Cost-plus pricing is a traditional pricing method for distributors across verticals. But the industry has changed. The cost-plus approach doesn’t perform as it once did, and keeping it in your arsenal could mean lower profits and stunted growth. Cost-plus pricing doesn’t account for the different levels of service customers expect from distributors today. It also doesn’t consider how competition and commoditization can drive down gross margins. Furthermore, it doesn’t reflect varied customer demands and behaviors. 

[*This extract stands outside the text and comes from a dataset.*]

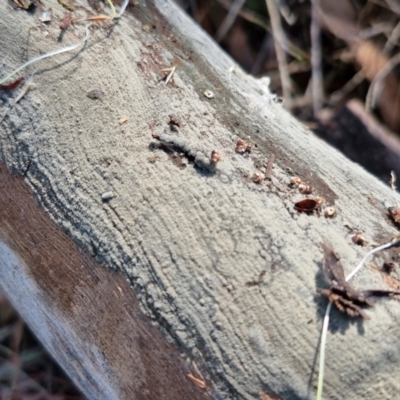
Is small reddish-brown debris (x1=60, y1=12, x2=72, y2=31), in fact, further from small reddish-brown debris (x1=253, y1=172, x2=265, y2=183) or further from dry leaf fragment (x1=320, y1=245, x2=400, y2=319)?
dry leaf fragment (x1=320, y1=245, x2=400, y2=319)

A cost-to-serve (CTS) pricing model is far more effective in today’s environment. Using CTS to calculate pricing for different customers ensures your price will cover the value your company provides and the cost of delivering that value. The CTS pricing method is the way to go if you want to provide value and service to meet customers’ demands without sinking your margins.  

Cost-to-Serve Formulas 

CTS doesn’t have to be so complex that it’s prohibitive for your sales force. If it is too complicated, your sales force may not accept it. It will be too intensive to bring value to their roles and interrupt their daily workflow. You must set it up to be actionable for easy use in actual sales calls. The upfront work can be complex, but the distribution to your teams doesn’t have to be.  

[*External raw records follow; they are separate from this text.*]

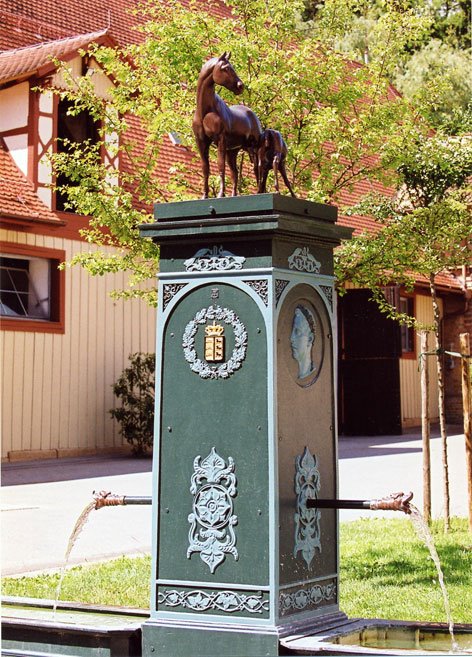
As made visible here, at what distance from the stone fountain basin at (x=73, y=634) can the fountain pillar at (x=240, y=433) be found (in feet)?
0.40

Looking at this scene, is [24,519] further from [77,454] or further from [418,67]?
[418,67]

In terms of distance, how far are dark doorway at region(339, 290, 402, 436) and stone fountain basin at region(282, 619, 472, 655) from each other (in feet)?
71.2

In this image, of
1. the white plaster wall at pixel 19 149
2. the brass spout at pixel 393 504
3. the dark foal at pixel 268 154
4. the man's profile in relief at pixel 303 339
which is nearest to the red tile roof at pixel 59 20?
the white plaster wall at pixel 19 149

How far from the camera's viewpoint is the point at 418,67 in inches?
1336

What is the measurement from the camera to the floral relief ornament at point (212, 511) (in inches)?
188

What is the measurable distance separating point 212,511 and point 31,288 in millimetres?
14815

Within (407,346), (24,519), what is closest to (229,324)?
(24,519)

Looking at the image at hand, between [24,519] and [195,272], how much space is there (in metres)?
7.04

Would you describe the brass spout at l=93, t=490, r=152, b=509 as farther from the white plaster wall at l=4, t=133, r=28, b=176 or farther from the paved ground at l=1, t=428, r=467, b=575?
the white plaster wall at l=4, t=133, r=28, b=176

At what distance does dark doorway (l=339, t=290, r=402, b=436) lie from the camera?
87.6ft

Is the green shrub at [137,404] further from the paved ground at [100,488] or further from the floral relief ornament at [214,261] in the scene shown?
the floral relief ornament at [214,261]

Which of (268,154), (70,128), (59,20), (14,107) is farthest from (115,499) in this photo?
(59,20)

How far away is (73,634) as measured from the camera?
494 cm

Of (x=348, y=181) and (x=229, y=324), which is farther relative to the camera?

Still, many distributors believe using cost-to-serve is challenging from start to finish and avoid it. Instead, those pursuing CTS might try to keep it simple with a one-factor method, where they only use one measurement to base CTS. They might select transportation or sales cost, for instance. While this is an excellent step toward a more effective pricing method, it isn’t the best practice. 

So how do you calculate CTS? And which are the best practices? In our experience, there are two best methods: 

Activity-Based Costing (ABC): For this method, distributors use formulas to apply expenses to orders individually. It’s a commonly used method, but it takes a lot of time and isn’t easy for sales teams to adopt or trust.   

The Surrogate Method: This method is less complex, easier for sales teams to adopt and as effective as the ABC method. It involves applying activity-based techniques and critical factors such as returns and average order size. In addition, you’re categorizing customers according to their performance compared to each other, instead of just their CTS.  

Top Criteria for Calculating CTS  

Which critical factors should you use to calculate CTS using the surrogate method? The most vital metrics address finance, operations and sales. The best metrics to use are quantifiable at the customer level, relevant to every customer, and easily understood by your salesforce. 

In our research, we’ve found the top seven factors for most distributors are: 

  1. Average Order Size: Smaller orders can mean higher handling costs.
  2. Average Number of Line Items: Fewer line items per order may mean more frequent (and smaller) orders, which results in a higher CTS 
  3. Days to Pay: More days to pay means a greater cost to finance your customers’ purchases. 
  4. Will-Call Orders: Will-call orders mean fewer expenses dedicated to fulfilling an order and a lower CTS. 
  5. Same-Day Deliveries: Such deliveries typically demand more significant expense and a higher CTS. 
  6. C and D Items Accessed: C and D items are slower-moving, and customers who order these tend to have a higher CTS.  
  7. Number of Returns: More returns often lead to more significant expenses and a higher CTS.  

CTS in the Field 

One distributor was experiencing growth through acquisition and wanted to solve for a high CTS and inconsistent pricing. They wanted a better pricing method their sales force could easily use and adapt confidently. This meant developing a thorough understanding of CTS at their company, learning which factors were most vital for them, and training the sales force on CTS. They chose average order size, number of line items and days late as top metrics.  

Once these metrics were chosen, it was easier to onboard salespeople and other customer-facing employees.  

As you can see in the table below, the two comparable customers have similar sales and gross margins. However, when you calculate using CTS, it’s evident there are differences to account for in pricing. For example, Customer 1 orders twice as many orders as Customer 2, ordering one item per order. They also average 12 days late. As a result, they’re the more costly customer to serve, and the sales force can make pricing determinations around this fact.